Jay Mattern

Staffing Firm: Do You Have Too Many Candidates?

You probably have not been asked that question recently. In fact, in my more than 30 years in the staffing industry, I can only recall a handful of times when the balance between candidates and job orders left a large surplus of candidates and no place to send them. In the world of staffing, when demand exceeds supply, the need never becomes less important. When staffing clients need skilled workers, they cannot afford to wait until things improve. Every day that they are less than fully staffed is another day they face potential losses in sales and profits. On the other hand, if the supply of candidates exceeds demand, there is both a short-term and a long-term reaction. In a supply crisis, people looking for work will initially pursue all of their options. However, over time, many of those same people will realize that their efforts are not producing any results, so they may become discouraged and slow down or completely stop seeking employment.

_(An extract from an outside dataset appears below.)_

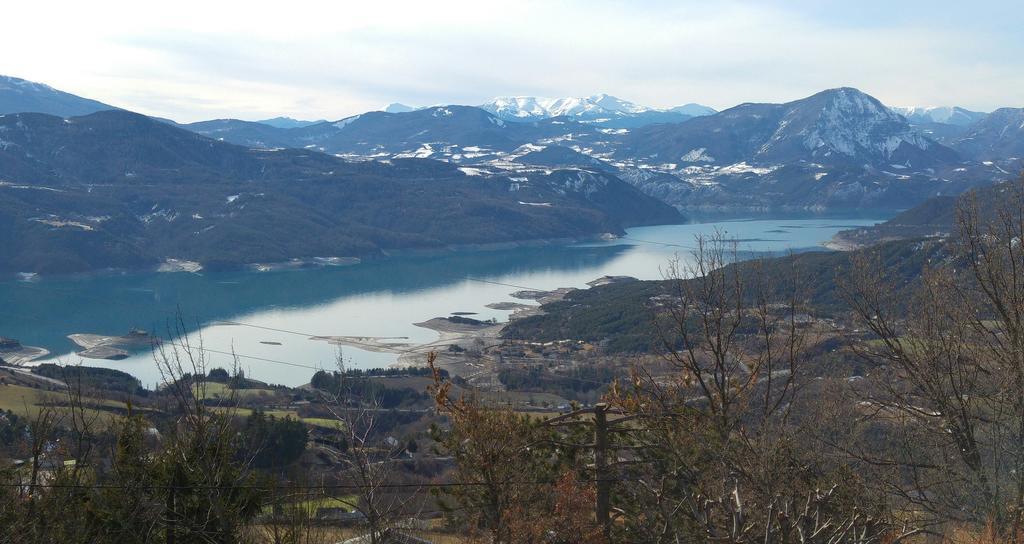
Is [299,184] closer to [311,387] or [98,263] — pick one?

The economic environment in the U.S. for staffing firms over the past several years has clearly been one where finding people seeking work has been next to impossible. Unemployment reached an all-time low of 3.5 percent (economists consider something in the range of 5 percent to be full employment). The stock market has soared repeatedly to new heights as consumer confidence grew and U.S. GDP continued to demonstrate economic growth. Those who remained in that 3.5 percent unemployed category either had other means of living or did not have the necessary job skills to perform the jobs that remained unfilled.

Enter COVID-19. Its impact on the economy has been devastating. Millions of people have lost their jobs or have been furloughed with no idea of when (or if) they will return to work. For those who remain employed, many have had to accept pay reductions. Businesses saw their sales plummet overnight – in some cases 50 percent or more. Negative GDP growth, signaling a technical recession, is expected in the second quarter of the year. All of this has been a direct result of coronavirus and its ability to spread quickly and with deadly efficiency.

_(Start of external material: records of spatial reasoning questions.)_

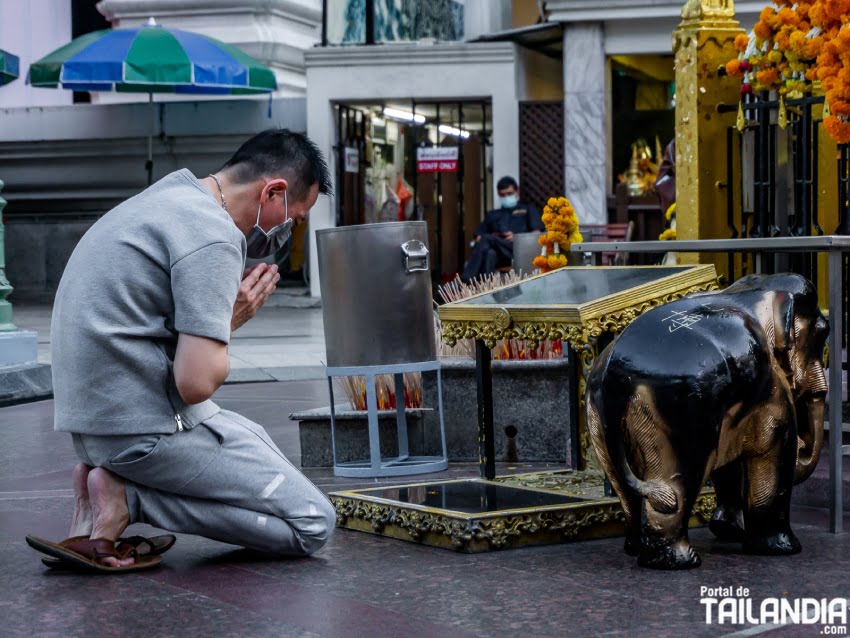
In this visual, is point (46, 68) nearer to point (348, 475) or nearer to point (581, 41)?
point (581, 41)

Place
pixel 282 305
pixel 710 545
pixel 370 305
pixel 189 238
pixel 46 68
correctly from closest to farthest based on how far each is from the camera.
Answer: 1. pixel 189 238
2. pixel 710 545
3. pixel 370 305
4. pixel 46 68
5. pixel 282 305

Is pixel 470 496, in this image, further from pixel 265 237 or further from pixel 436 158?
pixel 436 158

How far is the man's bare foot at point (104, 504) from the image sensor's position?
4.28 m

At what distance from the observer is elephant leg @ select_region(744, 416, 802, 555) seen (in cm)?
429

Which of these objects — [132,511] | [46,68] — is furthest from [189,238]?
[46,68]

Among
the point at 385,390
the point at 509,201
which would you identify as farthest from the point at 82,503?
the point at 509,201

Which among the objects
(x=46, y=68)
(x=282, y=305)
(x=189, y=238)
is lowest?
(x=282, y=305)

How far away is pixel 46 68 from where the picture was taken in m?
16.2

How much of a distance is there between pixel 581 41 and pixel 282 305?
5084 mm

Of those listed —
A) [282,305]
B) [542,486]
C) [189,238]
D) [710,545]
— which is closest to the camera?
[189,238]

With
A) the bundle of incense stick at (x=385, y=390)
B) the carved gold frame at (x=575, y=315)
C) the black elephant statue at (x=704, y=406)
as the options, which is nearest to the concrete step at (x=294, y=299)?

This virus has reminded us of how we often find ourselves confronted with a problem we don't clearly understand and that we just don't have all of the answers to. It has taken us from believing that it was an isolated outbreak in China, to one that was not transmitted from human to human, to one that was communicable but not much more troubling that the flu, to a full-blown pandemic. We first believed that the death toll in the U.S. would be overwhelming, but then new models told us the deaths would be minimal. The latest models put the deaths somewhere between the first two, but even then, the experts still do not agree.

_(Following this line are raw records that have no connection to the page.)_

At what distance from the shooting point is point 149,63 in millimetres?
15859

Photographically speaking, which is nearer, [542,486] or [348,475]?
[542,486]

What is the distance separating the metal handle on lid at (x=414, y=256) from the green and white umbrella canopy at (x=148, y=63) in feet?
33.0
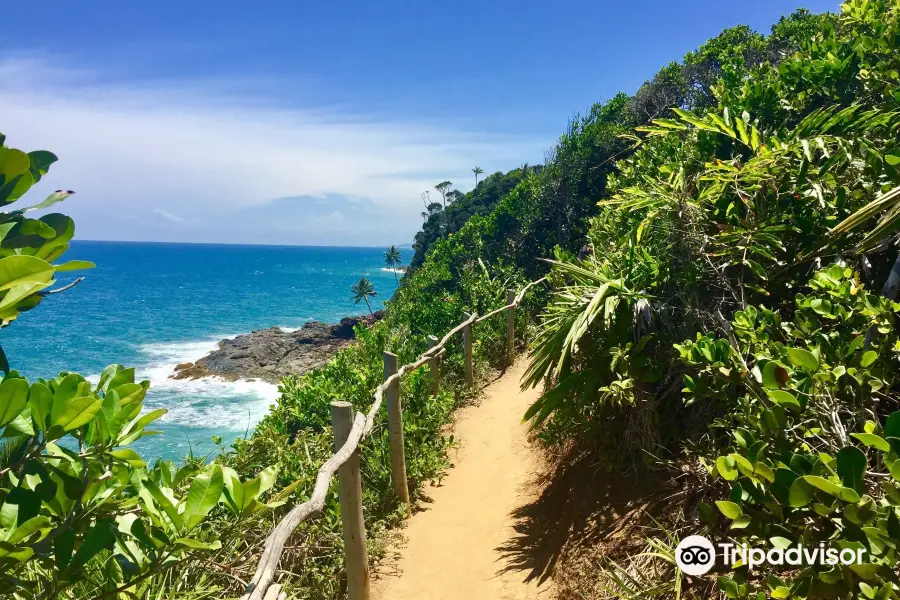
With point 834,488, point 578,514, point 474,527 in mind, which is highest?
point 834,488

But what do we know about all this? What can we be certain of? There is no doubt that the U.S., as with 
other countries, will eventually emerge from this health crisis. We also know that our economy will, at some point, bend the curve upwards and begin to regain the ground that has been lost. I believe that this recovery will come quickly and dramatically in the second half of 2020. Unfortunately, most businesses will not be prepared for this economic surge and will wait too long to take the necessary steps to take advantage of it. The same will be true for staffing firms and the need they will suddenly face for workers. As companies get caught up in the recovery wave, they will find themselves in immediate need of additional skilled workers in order to keep up with the sudden demand for their goods or services. These companies will also quickly realize that when they call back all of the workers they furloughed, not all of them will return. With the huge demand for workers coming from all parts of the economy, workers will realize that they have choices – more than they have ever had.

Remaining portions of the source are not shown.